> _Source material_
※ ※ ※
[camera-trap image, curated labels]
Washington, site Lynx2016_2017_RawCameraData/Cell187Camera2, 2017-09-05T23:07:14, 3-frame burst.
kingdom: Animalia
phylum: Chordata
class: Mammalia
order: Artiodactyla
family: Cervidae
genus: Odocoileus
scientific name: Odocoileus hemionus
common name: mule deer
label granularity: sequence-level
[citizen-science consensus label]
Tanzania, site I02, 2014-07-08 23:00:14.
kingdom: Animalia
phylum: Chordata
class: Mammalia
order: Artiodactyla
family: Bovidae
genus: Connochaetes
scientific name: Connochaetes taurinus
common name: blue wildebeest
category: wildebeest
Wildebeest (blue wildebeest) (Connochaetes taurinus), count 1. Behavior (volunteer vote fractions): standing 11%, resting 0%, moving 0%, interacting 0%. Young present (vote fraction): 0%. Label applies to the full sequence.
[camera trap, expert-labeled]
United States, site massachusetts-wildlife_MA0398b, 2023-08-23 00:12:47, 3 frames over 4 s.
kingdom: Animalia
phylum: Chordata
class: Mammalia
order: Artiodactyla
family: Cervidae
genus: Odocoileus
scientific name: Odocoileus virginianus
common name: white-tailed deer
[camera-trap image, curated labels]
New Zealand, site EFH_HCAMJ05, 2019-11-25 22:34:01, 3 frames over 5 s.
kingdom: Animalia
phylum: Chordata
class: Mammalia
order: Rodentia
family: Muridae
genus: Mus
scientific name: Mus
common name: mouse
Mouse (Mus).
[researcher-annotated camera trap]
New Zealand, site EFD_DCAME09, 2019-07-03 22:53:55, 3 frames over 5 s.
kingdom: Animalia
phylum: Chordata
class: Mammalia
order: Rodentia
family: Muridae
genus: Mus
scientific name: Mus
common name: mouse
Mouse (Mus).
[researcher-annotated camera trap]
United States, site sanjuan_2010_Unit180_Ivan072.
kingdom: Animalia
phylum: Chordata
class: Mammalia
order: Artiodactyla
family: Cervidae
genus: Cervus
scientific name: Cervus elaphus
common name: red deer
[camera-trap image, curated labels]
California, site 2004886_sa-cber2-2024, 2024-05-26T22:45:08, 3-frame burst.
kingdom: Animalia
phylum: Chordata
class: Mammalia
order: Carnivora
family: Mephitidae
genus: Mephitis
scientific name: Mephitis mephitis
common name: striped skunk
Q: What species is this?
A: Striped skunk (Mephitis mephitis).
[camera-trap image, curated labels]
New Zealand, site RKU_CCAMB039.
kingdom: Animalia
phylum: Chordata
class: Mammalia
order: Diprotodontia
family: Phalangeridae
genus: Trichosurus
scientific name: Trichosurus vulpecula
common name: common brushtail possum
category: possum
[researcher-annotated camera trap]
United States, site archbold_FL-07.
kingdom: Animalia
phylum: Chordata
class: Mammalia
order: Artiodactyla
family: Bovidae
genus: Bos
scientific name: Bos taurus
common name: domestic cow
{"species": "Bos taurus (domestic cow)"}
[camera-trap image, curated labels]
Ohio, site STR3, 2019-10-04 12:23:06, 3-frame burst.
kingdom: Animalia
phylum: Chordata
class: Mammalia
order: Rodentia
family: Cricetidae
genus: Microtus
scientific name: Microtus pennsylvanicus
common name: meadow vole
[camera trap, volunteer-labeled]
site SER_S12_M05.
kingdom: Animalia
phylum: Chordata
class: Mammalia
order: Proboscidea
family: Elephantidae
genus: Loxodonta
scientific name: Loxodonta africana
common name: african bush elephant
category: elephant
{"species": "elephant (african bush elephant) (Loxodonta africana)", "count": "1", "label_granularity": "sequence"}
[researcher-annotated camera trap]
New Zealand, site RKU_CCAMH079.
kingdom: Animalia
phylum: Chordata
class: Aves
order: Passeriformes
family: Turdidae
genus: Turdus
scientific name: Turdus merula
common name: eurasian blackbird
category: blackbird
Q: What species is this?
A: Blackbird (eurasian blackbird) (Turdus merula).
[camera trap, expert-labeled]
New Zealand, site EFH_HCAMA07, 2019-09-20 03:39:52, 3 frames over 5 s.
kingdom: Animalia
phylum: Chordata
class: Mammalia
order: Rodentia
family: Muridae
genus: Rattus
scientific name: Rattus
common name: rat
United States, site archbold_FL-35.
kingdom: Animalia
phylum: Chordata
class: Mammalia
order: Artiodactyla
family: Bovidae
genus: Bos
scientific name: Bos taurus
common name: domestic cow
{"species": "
※ ※ ※
> _Work request_
Transcribe the material in full; every line must match exactly.

> _Solved exercise_
[camera-trap image, curated labels]
Washington, site Lynx2016_2017_RawCameraData/Cell187Camera2, 2017-09-05T23:07:14, 3-frame burst.
kingdom: Animalia
phylum: Chordata
class: Mammalia
order: Artiodactyla
family: Cervidae
genus: Odocoileus
scientific name: Odocoileus hemionus
common name: mule deer
label granularity: sequence-level
[citizen-science consensus label]
Tanzania, site I02, 2014-07-08 23:00:14.
kingdom: Animalia
phylum: Chordata
class: Mammalia
order: Artiodactyla
family: Bovidae
genus: Connochaetes
scientific name: Connochaetes taurinus
common name: blue wildebeest
category: wildebeest
Wildebeest (blue wildebeest) (Connochaetes taurinus), count 1. Behavior (volunteer vote fractions): standing 11%, resting 0%, moving 0%, interacting 0%. Young present (vote fraction): 0%. Label applies to the full sequence.
[camera trap, expert-labeled]
United States, site massachusetts-wildlife_MA0398b, 2023-08-23 00:12:47, 3 frames over 4 s.
kingdom: Animalia
phylum: Chordata
class: Mammalia
order: Artiodactyla
family: Cervidae
genus: Odocoileus
scientific name: Odocoileus virginianus
common name: white-tailed deer
[camera-trap image, curated labels]
New Zealand, site EFH_HCAMJ05, 2019-11-25 22:34:01, 3 frames over 5 s.
kingdom: Animalia
phylum: Chordata
class: Mammalia
order: Rodentia
family: Muridae
genus: Mus
scientific name: Mus
common name: mouse
Mouse (Mus).
[researcher-annotated camera trap]
New Zealand, site EFD_DCAME09, 2019-07-03 22:53:55, 3 frames over 5 s.
kingdom: Animalia
phylum: Chordata
class: Mammalia
order: Rodentia
family: Muridae
genus: Mus
scientific name: Mus
common name: mouse
Mouse (Mus).
[researcher-annotated camera trap]
United States, site sanjuan_2010_Unit180_Ivan072.
kingdom: Animalia
phylum: Chordata
class: Mammalia
order: Artiodactyla
family: Cervidae
genus: Cervus
scientific name: Cervus elaphus
common name: red deer
[camera-trap image, curated labels]
California, site 2004886_sa-cber2-2024, 2024-05-26T22:45:08, 3-frame burst.
kingdom: Animalia
phylum: Chordata
class: Mammalia
order: Carnivora
family: Mephitidae
genus: Mephitis
scientific name: Mephitis mephitis
common name: striped skunk
Q: What species is this?
A: Striped skunk (Mephitis mephitis).
[camera-trap image, curated labels]
New Zealand, site RKU_CCAMB039.
kingdom: Animalia
phylum: Chordata
class: Mammalia
order: Diprotodontia
family: Phalangeridae
genus: Trichosurus
scientific name: Trichosurus vulpecula
common name: common brushtail possum
category: possum
[researcher-annotated camera trap]
United States, site archbold_FL-07.
kingdom: Animalia
phylum: Chordata
class: Mammalia
order: Artiodactyla
family: Bovidae
genus: Bos
scientific name: Bos taurus
common name: domestic cow
{"species": "Bos taurus (domestic cow)"}
[camera-trap image, curated labels]
Ohio, site STR3, 2019-10-04 12:23:06, 3-frame burst.
kingdom: Animalia
phylum: Chordata
class: Mammalia
order: Rodentia
family: Cricetidae
genus: Microtus
scientific name: Microtus pennsylvanicus
common name: meadow vole
[camera trap, volunteer-labeled]
site SER_S12_M05.
kingdom: Animalia
phylum: Chordata
class: Mammalia
order: Proboscidea
family: Elephantidae
genus: Loxodonta
scientific name: Loxodonta africana
common name: african bush elephant
category: elephant
{"species": "elephant (african bush elephant) (Loxodonta africana)", "count": "1", "label_granularity": "sequence"}
[researcher-annotated camera trap]
New Zealand, site RKU_CCAMH079.
kingdom: Animalia
phylum: Chordata
class: Aves
order: Passeriformes
family: Turdidae
genus: Turdus
scientific name: Turdus merula
common name: eurasian blackbird
category: blackbird
Q: What species is this?
A: Blackbird (eurasian blackbird) (Turdus merula).
[camera trap, expert-labeled]
New Zealand, site EFH_HCAMA07, 2019-09-20 03:39:52, 3 frames over 5 s.
kingdom: Animalia
phylum: Chordata
class: Mammalia
order: Rodentia
family: Muridae
genus: Rattus
scientific name: Rattus
common name: rat
United States, site archbold_FL-35.
kingdom: Animalia
phylum: Chordata
class: Mammalia
order: Artiodactyla
family: Bovidae
genus: Bos
scientific name: Bos taurus
common name: domestic cow
{"species": "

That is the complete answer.